Source data
_ _ _

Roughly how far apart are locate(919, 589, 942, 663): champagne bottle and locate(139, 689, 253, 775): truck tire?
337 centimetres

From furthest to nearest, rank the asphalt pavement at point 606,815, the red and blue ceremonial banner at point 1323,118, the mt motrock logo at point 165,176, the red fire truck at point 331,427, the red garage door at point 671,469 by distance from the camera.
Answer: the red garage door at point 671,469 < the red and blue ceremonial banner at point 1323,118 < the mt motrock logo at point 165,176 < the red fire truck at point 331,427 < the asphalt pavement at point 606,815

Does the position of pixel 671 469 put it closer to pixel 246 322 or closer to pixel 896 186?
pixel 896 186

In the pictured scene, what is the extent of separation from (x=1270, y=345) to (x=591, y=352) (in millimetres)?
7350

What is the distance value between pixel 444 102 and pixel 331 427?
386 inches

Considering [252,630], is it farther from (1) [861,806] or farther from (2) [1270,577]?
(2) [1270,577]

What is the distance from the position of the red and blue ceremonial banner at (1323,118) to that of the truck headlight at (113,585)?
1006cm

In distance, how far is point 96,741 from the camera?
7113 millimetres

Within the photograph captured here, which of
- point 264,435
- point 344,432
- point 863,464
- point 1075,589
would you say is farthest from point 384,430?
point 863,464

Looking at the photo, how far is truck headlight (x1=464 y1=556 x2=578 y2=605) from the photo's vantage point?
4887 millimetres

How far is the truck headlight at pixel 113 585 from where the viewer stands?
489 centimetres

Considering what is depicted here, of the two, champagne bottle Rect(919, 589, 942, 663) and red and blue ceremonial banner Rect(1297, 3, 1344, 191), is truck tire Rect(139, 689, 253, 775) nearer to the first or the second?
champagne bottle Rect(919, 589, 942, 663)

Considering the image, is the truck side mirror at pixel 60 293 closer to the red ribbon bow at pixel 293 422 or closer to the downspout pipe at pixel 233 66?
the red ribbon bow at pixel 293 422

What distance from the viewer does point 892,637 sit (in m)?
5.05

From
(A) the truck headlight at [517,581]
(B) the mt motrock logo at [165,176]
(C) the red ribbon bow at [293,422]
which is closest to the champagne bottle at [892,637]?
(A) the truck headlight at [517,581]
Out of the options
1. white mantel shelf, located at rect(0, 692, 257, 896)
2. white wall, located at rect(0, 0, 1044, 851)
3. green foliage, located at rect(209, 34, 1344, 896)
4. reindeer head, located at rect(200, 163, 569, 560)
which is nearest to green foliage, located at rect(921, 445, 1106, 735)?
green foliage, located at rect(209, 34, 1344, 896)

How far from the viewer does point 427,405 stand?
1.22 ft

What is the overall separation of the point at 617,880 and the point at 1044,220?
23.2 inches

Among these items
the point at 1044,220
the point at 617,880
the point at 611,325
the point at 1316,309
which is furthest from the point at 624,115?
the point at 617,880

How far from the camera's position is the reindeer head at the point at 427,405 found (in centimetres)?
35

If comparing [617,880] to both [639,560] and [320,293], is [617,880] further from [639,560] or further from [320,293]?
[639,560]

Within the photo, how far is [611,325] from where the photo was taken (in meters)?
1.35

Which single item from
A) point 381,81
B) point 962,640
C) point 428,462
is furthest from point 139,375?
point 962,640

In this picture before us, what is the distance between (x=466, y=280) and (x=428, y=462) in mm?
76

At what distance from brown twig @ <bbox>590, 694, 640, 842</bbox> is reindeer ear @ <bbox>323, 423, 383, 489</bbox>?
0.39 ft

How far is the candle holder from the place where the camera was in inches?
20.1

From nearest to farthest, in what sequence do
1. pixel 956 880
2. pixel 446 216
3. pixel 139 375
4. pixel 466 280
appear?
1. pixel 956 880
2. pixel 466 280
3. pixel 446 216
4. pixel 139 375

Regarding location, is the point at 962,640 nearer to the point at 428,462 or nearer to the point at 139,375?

_ _ _

**STATED GOAL**
Could you recast every one of the rows above as a numbered list, leaving out the blank lines?

**THE OUTPUT**
1. Roughly how far apart are locate(919, 589, 942, 663): champagne bottle and locate(139, 689, 253, 775): truck tire?
2. 337 centimetres
3. From furthest to nearest, rank the asphalt pavement at point 606,815, the red and blue ceremonial banner at point 1323,118, the mt motrock logo at point 165,176, the red fire truck at point 331,427, the red garage door at point 671,469 by distance from the camera.
4. Answer: the red garage door at point 671,469 < the red and blue ceremonial banner at point 1323,118 < the mt motrock logo at point 165,176 < the red fire truck at point 331,427 < the asphalt pavement at point 606,815
5. Does the position of pixel 671 469 put it closer to pixel 246 322 or closer to pixel 896 186?
6. pixel 896 186
7. In the pictured scene, what is the extent of separation from (x=1270, y=345) to (x=591, y=352) (in millimetres)?
8. 7350
9. What is the distance value between pixel 444 102 and pixel 331 427?
10. 386 inches
11. Considering [252,630], is it farther from (1) [861,806] or farther from (2) [1270,577]?
12. (2) [1270,577]
13. What is the distance from the position of the red and blue ceremonial banner at (1323,118) to that of the truck headlight at (113,585)?
14. 1006cm
15. In distance, how far is point 96,741 from the camera?
16. 7113 millimetres
17. Within the photograph captured here, which of
18. - point 264,435
19. - point 344,432
20. - point 863,464
21. - point 1075,589
22. would you say is farthest from point 384,430?
23. point 863,464
24. Looking at the photo, how far is truck headlight (x1=464 y1=556 x2=578 y2=605) from the photo's vantage point?
25. 4887 millimetres
26. How far is the truck headlight at pixel 113 585 from where the viewer stands?
27. 489 centimetres
28. Considering what is depicted here, of the two, champagne bottle Rect(919, 589, 942, 663) and red and blue ceremonial banner Rect(1297, 3, 1344, 191), is truck tire Rect(139, 689, 253, 775) nearer to the first or the second?
29. champagne bottle Rect(919, 589, 942, 663)
30. Considering the image, is the truck side mirror at pixel 60 293 closer to the red ribbon bow at pixel 293 422 or closer to the downspout pipe at pixel 233 66?
31. the red ribbon bow at pixel 293 422
32. What distance from the viewer does point 892,637 sit (in m)?
33. 5.05
34. From
35. (A) the truck headlight at [517,581]
36. (B) the mt motrock logo at [165,176]
37. (C) the red ribbon bow at [293,422]
38. which is closest to the champagne bottle at [892,637]?
39. (A) the truck headlight at [517,581]
40. Out of the options
41. 1. white mantel shelf, located at rect(0, 692, 257, 896)
42. 2. white wall, located at rect(0, 0, 1044, 851)
43. 3. green foliage, located at rect(209, 34, 1344, 896)
44. 4. reindeer head, located at rect(200, 163, 569, 560)
45. which is nearest to green foliage, located at rect(921, 445, 1106, 735)?
46. green foliage, located at rect(209, 34, 1344, 896)
47. How far from the viewer does point 427,405 stand?
48. 1.22 ft
49. What is the overall separation of the point at 617,880 and the point at 1044,220?
50. 23.2 inches
51. Among these items
52. the point at 1044,220
53. the point at 617,880
54. the point at 611,325
55. the point at 1316,309
56. which is furthest from the point at 624,115?
57. the point at 617,880
58. How far from the camera's position is the reindeer head at the point at 427,405 found (in centimetres)?
59. 35
60. If comparing [617,880] to both [639,560] and [320,293], is [617,880] further from [639,560] or further from [320,293]?
61. [639,560]
62. Within the photo, how far is [611,325] from where the photo was taken (in meters)?
63. 1.35
64. Which single item from
65. A) point 381,81
66. B) point 962,640
67. C) point 428,462
68. is furthest from point 139,375?
69. point 962,640
70. In this picture before us, what is the distance between (x=466, y=280) and (x=428, y=462) in mm?
71. 76
72. At what distance from brown twig @ <bbox>590, 694, 640, 842</bbox> is reindeer ear @ <bbox>323, 423, 383, 489</bbox>?
73. 0.39 ft
74. How far is the candle holder from the place where the camera was in inches?
75. 20.1
76. From nearest to farthest, in what sequence do
77. 1. pixel 956 880
78. 2. pixel 446 216
79. 3. pixel 139 375
80. 4. pixel 466 280
81. appear?
82. 1. pixel 956 880
83. 2. pixel 466 280
84. 3. pixel 446 216
85. 4. pixel 139 375
86. Regarding location, is the point at 962,640 nearer to the point at 428,462 or nearer to the point at 139,375?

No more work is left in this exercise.